Credit Union Times is very proud of its heritage and where it is going. This week we celebrate 20 years in print. Twenty years of keeping the credit union industry informed. Twenty years of serving the credit union industry.

We’ve changed a lot in that time. Names on the masthead have changed. Ownership has changed. The Internet has revolutionized the way the news is gathered and the way that it is provided-the way you, our readers, demand it. CUTimes.com has been online a full decade now. Over a year ago we introduced the digital version of Credit Union Times. We’re tweeting and posting on Facebook, venues not even conceived of 10 years ago, much less 20. Just last week we launched a blog.

Some may dismiss Twitter as a fad or feel that blogging isn’t real journalism. These may be true but that doesn’t mean they should not be tried, including at credit unions, because they are what you make of them. The biggest obstacle to success and innovation is the fear of failure (an epiphany of sorts I had, incidentally, by responding to a tweet a while back by a credit union professional).

While social media can be a “fun” activity but it’s serious work and cannot be jumped into without forethought. A credit union must decide why they want to do it, and it can’t be because everyone else is. We use it as another avenue to share stories, to get feedback on our columns and articles, it drives traffic to our Web site (which can have a financial impact with advertisers), it lets us learn more about what readers want, and it serves as a news aggregator to keep us informed.

Credit unions must think about their strategies. Just pushing out your latest promotion once a month is not going to cut it; you need to ensure you have the wherewithal to keep the effort going with postings at least a few times per week if not per day. Use Twitter to push out financial education materials or mainstream news relevant to your members and then throw in some promotional items. It can’t be all about you. For those of you who are concerned you’ll be slammed by a member somewhere along the way in this very open forum. This just gives the credit union the opportunity to make things right in a very open forum as well. You’re going to get slammed anyway. By the way, Twitter also lets you search for mentions of your company so you can respond quickly to these issues.

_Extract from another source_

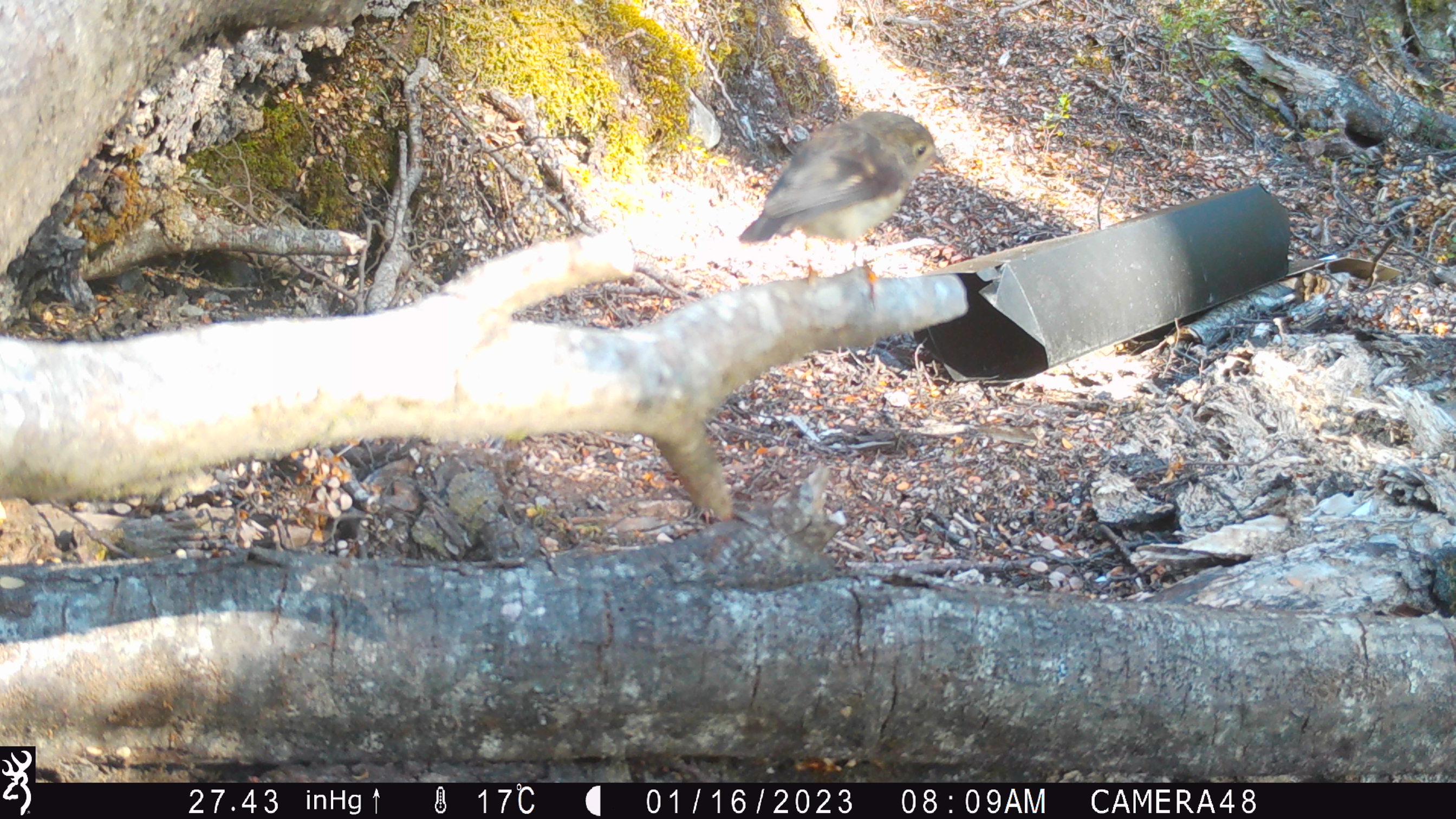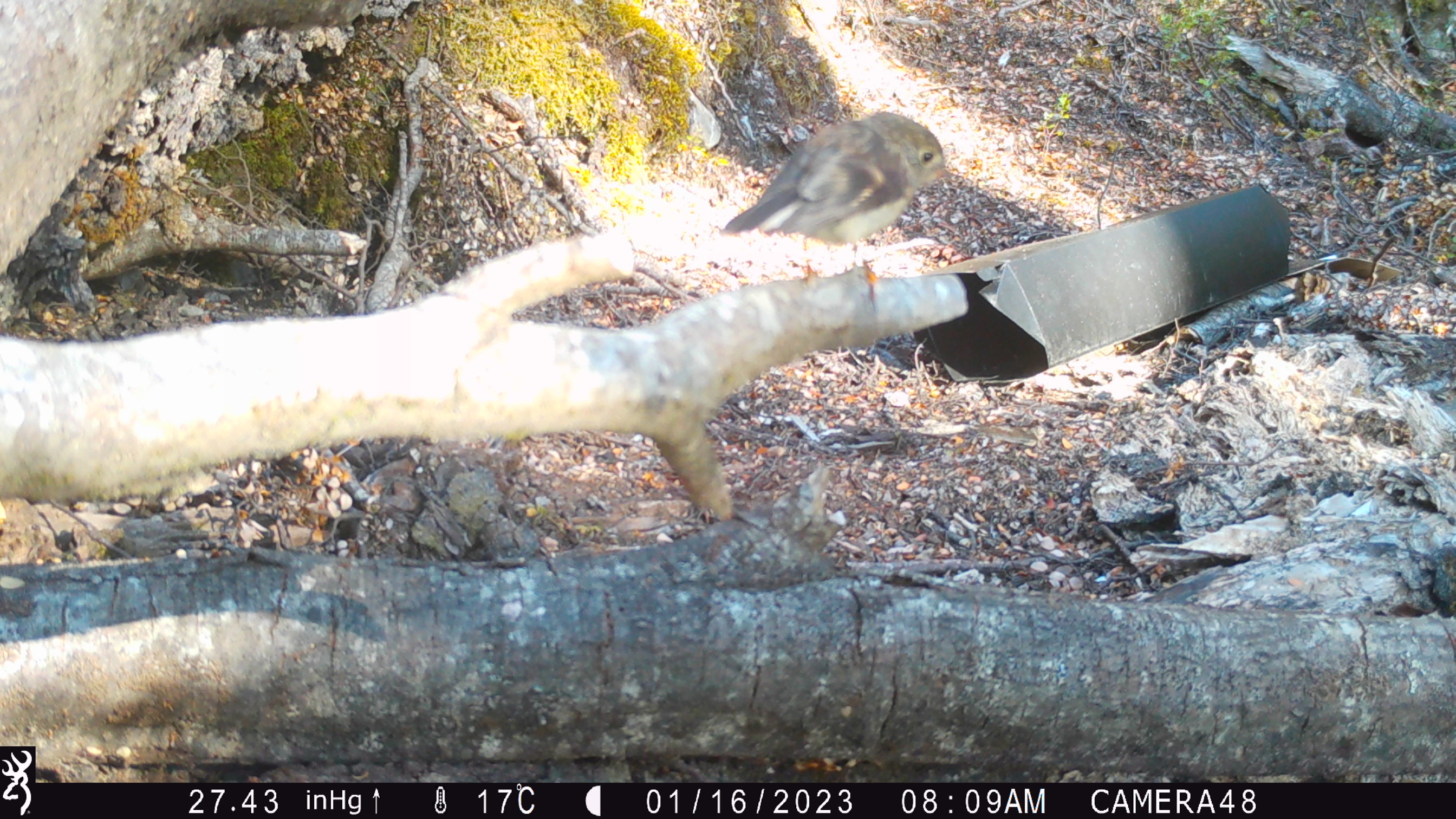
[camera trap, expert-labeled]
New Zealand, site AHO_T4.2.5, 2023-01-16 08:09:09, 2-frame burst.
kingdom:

Twenty years ago Gen Y was crawling around, drooling. Now, Gen Yers may still drool, but they have money and future needs that you can serve. Credit unions weren’t thinking about Gen Y in its infancy but they sure are now, and many continue to break into youngsters minds earlier and earlier through financial literacy efforts in schools and online. Keep up that good work and an eye on the future.

Within the last 20 years, 12 years ago to be exact, the Credit Union Membership Access Act became law, which in part made it easier for credit unions to convert to mutual savings banks. While there hasn’t been a widespread trend to conversions, there has definitely been an uptick. The NCUA has taken an acute interest in the subject; courts have ruled the agency acted in an arbitrary and capricious manner in trying to stop conversions even. Since then, the agency has added several disclosure requirements for the parts of the conversion it can control; disclosure is good. However, the agency also includes on its Web site (www.ncua.gov) information comparing bank and credit unions savings and share rates. I’m not sure of the safety and soundness purpose this serves.

The board is proposing to require that conversion balloting be conducted in secret and tallied by a third party, which really is the only way to hold a democratic election process, so this is a great clarification.

However, a lot of things that should have changed over the last 20 years have not. For starters, there are many board members who’ve been serving on their boards for the last 20 years or even double that. That historical knowledge is good to a point but if most or all of your credit union board has that length of tenure, it’s time to shake things up. The best reason for this is that the credit union board where each member has served 30 years is not likely to be representative of your membership, and if it is, you’ve got even bigger problems.

Additionally, the requirements for running a credit union have dramatically changed in that time. Some board members may be educated, savvy and interested enough to keep up and that’s great, but honestly, how many board members continue to serve on the board just because they always have? The financial services marketplace and credit unions have become much more sophisticated and complex, continuous and verifiable education efforts are a must. I was glad to see that the NCUA has proposed requiring volunteers to obtain basic finance and accounting proficiency at its last board meeting.

One often hears about the trouble with recruiting board members as part of the reason for a lack of turnover. The other reason you hear is you don’t want just anyone on the credit union board. OK, so lay out requirements for board service then market your elections. Ask for candidates. Burying an announcement on your Web site or putting it in a statement stuffer is not enough. I can’t tell you the last time I so much as glanced at a statement stuffer. Posters in the branches would be a start. Splash it prominently on your homepage. Local radio and cable would be nice too but possibly cost prohibitive for some credit unions. For SEG-based credit unions, the strategy behind marketing elections is a no-brainer.

The subject is a touchy one but cannot be ignored. The Filene Research Institute is performing a survey through March 24 with support from CUES on strengths and weaknesses of credit union boards. Thank goodness someone has the guts to raise these issues-it’s only been debated for 20 years.